--- Given task ---
Give back, unchanged, each line from the one containing "Which has the uppermost elevation among" through the last line of the entries below.

····················

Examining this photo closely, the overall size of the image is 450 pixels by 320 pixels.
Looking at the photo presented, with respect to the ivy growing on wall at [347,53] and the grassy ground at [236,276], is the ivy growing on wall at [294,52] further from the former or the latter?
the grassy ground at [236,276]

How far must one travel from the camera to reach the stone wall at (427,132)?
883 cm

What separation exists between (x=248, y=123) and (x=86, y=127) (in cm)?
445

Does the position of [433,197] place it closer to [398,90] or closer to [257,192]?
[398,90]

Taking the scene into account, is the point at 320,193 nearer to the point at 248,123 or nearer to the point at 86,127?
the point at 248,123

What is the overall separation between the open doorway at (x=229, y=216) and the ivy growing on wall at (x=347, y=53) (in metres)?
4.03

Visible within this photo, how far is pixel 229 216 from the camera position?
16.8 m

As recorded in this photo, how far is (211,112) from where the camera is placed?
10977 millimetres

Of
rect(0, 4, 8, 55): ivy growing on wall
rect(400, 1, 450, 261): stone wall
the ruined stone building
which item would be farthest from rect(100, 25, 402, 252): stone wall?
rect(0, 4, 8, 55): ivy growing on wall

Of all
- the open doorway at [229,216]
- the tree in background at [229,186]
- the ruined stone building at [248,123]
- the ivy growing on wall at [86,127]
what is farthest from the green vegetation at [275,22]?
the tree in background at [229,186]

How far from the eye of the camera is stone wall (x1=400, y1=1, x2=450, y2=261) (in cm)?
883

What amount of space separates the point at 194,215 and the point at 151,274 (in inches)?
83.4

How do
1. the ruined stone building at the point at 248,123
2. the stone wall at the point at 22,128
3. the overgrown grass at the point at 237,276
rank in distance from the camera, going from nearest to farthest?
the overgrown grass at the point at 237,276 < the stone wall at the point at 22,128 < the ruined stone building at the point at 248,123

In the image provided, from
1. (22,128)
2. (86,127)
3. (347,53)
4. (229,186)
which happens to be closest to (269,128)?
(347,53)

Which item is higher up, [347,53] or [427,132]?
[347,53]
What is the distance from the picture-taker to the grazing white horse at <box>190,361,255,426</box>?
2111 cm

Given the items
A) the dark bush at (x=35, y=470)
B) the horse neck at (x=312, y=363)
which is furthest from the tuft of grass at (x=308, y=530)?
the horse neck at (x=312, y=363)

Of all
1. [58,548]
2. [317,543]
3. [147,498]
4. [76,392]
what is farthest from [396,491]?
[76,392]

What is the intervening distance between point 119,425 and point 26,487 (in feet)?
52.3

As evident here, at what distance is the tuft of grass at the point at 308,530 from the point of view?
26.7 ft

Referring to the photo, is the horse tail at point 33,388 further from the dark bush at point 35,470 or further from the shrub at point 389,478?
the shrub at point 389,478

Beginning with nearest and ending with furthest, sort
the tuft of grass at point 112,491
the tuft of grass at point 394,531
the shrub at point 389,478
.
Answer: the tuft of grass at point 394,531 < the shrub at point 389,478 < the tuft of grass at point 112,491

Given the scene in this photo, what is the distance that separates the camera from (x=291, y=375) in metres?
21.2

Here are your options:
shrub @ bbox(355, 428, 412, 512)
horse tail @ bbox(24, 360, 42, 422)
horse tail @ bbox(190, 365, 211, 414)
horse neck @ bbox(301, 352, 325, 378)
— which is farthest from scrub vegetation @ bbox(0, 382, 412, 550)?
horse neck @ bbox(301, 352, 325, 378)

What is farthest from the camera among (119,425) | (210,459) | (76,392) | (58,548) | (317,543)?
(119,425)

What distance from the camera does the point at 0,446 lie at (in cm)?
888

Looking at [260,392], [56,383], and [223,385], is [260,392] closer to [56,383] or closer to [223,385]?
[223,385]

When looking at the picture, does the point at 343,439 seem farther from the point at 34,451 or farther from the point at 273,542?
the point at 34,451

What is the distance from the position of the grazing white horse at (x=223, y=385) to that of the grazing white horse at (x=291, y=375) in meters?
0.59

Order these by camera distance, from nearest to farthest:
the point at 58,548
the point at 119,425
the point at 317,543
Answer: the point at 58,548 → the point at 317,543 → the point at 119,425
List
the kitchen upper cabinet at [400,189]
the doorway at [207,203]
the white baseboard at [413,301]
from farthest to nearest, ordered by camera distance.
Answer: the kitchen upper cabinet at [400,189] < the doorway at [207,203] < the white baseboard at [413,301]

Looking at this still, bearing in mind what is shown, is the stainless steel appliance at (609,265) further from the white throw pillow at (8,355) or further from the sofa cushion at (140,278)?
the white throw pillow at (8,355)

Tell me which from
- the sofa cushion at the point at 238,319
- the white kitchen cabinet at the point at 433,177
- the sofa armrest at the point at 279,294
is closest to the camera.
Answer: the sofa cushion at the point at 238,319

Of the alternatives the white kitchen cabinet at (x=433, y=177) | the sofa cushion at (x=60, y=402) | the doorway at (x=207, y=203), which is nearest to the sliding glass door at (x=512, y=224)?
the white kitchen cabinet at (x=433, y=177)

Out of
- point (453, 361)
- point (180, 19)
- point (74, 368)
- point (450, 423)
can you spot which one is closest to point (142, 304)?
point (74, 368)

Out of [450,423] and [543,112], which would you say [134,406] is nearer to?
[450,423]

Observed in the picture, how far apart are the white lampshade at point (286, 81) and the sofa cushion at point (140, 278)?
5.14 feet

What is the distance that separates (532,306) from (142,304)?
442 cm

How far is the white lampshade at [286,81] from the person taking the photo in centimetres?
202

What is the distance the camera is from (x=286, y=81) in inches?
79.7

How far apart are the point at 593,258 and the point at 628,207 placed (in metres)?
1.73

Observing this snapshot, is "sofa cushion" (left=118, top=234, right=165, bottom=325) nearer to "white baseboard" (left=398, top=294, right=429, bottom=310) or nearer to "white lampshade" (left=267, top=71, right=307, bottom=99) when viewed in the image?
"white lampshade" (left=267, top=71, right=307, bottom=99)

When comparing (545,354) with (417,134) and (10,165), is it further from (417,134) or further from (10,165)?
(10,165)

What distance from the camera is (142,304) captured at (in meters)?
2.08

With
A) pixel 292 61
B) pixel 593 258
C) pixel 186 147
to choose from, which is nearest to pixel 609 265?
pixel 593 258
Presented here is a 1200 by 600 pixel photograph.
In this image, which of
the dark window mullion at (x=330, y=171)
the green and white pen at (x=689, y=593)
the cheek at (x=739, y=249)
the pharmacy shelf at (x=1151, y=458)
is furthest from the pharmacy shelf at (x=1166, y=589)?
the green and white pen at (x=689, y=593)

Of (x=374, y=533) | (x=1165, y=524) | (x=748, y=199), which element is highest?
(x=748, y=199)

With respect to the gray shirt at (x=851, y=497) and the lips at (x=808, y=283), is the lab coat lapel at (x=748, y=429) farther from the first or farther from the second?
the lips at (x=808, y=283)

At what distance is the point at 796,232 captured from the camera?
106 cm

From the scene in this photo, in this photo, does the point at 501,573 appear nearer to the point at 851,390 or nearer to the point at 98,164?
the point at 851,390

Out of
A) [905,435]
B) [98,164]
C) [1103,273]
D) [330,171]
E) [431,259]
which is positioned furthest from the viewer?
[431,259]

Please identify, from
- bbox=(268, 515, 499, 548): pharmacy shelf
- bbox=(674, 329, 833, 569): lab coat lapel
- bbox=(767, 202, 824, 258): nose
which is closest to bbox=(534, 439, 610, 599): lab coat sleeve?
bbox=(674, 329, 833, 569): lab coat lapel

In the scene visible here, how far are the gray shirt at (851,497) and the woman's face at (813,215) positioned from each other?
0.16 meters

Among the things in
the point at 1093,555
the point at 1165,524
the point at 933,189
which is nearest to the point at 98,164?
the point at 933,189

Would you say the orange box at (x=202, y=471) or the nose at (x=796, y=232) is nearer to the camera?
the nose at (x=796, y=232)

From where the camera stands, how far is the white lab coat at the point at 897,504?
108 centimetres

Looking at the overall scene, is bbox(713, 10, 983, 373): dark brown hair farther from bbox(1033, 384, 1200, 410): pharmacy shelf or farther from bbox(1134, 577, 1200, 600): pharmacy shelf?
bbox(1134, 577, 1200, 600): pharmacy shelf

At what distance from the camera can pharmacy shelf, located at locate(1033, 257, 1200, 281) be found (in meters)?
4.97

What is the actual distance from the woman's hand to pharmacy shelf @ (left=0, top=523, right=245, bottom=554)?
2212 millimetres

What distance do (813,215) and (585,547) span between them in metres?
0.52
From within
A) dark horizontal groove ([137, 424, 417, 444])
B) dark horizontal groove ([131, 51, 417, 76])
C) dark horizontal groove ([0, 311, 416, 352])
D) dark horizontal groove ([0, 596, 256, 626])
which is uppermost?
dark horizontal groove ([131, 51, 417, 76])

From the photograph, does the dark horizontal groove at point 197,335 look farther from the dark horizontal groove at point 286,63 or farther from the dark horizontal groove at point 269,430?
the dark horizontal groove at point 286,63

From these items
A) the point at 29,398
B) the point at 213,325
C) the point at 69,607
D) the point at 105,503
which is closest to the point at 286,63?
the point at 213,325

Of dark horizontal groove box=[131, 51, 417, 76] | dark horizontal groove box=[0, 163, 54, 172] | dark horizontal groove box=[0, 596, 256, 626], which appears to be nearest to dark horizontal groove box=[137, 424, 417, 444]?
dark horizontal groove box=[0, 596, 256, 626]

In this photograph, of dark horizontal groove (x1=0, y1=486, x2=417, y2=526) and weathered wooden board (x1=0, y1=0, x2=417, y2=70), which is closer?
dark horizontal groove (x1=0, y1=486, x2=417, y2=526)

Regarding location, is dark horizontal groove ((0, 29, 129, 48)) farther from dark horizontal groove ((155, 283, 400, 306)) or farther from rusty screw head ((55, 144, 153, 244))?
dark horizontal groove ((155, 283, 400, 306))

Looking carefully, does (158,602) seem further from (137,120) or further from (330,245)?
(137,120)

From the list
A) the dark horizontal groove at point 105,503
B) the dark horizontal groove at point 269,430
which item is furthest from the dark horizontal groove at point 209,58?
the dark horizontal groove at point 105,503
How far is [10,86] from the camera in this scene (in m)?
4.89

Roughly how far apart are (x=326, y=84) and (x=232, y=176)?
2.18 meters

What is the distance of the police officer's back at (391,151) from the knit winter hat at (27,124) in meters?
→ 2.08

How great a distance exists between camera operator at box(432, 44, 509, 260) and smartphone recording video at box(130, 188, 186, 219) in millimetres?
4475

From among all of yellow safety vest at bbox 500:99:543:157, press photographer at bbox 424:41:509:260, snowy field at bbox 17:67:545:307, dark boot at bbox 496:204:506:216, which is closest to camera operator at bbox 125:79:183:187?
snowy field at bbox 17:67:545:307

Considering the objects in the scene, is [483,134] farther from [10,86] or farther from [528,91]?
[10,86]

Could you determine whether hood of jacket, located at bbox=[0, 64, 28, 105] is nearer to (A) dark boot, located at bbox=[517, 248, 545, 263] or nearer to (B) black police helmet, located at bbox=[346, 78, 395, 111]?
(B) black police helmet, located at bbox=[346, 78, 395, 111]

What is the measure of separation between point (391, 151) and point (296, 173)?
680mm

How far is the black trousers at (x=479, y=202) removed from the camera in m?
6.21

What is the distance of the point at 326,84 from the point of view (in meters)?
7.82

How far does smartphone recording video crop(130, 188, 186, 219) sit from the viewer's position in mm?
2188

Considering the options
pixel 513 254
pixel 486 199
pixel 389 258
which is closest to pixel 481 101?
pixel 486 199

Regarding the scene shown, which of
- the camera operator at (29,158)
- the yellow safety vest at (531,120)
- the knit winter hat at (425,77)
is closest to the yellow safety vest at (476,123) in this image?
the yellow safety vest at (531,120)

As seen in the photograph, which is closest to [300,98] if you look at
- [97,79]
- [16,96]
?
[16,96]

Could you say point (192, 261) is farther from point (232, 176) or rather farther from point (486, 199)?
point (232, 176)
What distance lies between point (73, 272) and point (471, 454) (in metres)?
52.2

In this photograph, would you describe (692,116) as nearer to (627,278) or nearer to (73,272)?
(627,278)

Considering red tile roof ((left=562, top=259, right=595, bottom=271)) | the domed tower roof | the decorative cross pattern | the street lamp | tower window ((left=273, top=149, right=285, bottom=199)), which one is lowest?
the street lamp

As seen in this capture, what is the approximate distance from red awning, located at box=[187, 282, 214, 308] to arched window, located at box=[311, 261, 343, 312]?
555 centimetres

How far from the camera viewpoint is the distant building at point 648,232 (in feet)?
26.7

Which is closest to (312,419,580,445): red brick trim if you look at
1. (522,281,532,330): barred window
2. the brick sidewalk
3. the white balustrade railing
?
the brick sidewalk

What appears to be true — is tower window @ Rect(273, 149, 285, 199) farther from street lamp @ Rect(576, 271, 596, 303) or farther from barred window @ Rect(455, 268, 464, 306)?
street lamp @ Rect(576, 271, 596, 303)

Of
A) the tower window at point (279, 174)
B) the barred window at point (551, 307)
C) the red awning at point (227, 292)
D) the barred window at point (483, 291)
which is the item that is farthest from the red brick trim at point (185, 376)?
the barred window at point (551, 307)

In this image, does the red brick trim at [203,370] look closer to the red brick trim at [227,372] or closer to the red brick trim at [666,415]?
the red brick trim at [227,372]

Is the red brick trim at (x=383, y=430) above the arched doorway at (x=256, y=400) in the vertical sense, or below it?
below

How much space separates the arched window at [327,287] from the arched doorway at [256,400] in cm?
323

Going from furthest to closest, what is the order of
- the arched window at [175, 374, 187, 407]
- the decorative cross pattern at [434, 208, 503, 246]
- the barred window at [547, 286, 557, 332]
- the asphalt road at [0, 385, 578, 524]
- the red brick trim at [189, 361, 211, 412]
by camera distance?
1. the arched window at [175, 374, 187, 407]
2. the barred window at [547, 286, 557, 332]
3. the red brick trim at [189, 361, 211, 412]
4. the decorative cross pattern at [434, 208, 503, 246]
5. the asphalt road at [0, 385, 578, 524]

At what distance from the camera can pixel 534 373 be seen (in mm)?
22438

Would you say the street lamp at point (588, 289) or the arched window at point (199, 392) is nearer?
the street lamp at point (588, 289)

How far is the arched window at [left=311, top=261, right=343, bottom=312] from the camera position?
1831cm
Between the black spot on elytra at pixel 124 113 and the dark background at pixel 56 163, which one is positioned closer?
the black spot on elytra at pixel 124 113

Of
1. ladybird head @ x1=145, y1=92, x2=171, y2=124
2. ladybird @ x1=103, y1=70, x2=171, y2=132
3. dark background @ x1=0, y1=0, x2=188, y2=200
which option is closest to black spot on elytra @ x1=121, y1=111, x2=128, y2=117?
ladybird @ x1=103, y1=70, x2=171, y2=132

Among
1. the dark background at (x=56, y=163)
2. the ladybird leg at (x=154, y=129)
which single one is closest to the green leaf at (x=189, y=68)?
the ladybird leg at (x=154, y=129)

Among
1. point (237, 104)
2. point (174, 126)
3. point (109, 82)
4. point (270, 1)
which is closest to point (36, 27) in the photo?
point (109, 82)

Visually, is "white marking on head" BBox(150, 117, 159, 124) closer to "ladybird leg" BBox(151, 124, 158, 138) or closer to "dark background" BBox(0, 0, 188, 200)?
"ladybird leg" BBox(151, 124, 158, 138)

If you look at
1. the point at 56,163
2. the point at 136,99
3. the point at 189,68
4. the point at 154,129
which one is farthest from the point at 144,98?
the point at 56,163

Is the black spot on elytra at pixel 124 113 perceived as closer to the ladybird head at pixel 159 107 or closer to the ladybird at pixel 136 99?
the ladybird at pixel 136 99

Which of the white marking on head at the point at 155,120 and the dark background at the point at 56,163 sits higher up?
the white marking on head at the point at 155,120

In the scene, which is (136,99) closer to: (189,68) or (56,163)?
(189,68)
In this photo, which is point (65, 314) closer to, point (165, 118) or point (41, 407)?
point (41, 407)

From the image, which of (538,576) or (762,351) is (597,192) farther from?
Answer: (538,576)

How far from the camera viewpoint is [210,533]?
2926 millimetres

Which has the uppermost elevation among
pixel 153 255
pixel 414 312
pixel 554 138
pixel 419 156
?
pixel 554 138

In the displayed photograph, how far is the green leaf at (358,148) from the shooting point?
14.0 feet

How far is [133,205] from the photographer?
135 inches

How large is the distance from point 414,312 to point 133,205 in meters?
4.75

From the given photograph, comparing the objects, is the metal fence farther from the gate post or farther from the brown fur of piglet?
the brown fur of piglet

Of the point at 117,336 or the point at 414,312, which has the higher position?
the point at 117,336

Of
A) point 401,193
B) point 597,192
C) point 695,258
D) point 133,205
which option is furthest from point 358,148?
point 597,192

····················

--- Full response ---
Which has the uppermost elevation among
pixel 153 255
pixel 414 312
pixel 554 138
pixel 419 156
?
pixel 554 138

In the displayed photograph, how far is the green leaf at (358,148) from the shooting point?
14.0 feet

How far is [133,205] from the photographer?
135 inches

How large is the distance from point 414,312 to point 133,205 in meters?
4.75

From the given photograph, comparing the objects, is the metal fence farther from the gate post or farther from the brown fur of piglet?
the brown fur of piglet

Of the point at 117,336 or the point at 414,312, which has the higher position?
the point at 117,336

Of
A) point 401,193
B) point 597,192
C) point 695,258
D) point 133,205
which option is furthest from point 358,148?
point 597,192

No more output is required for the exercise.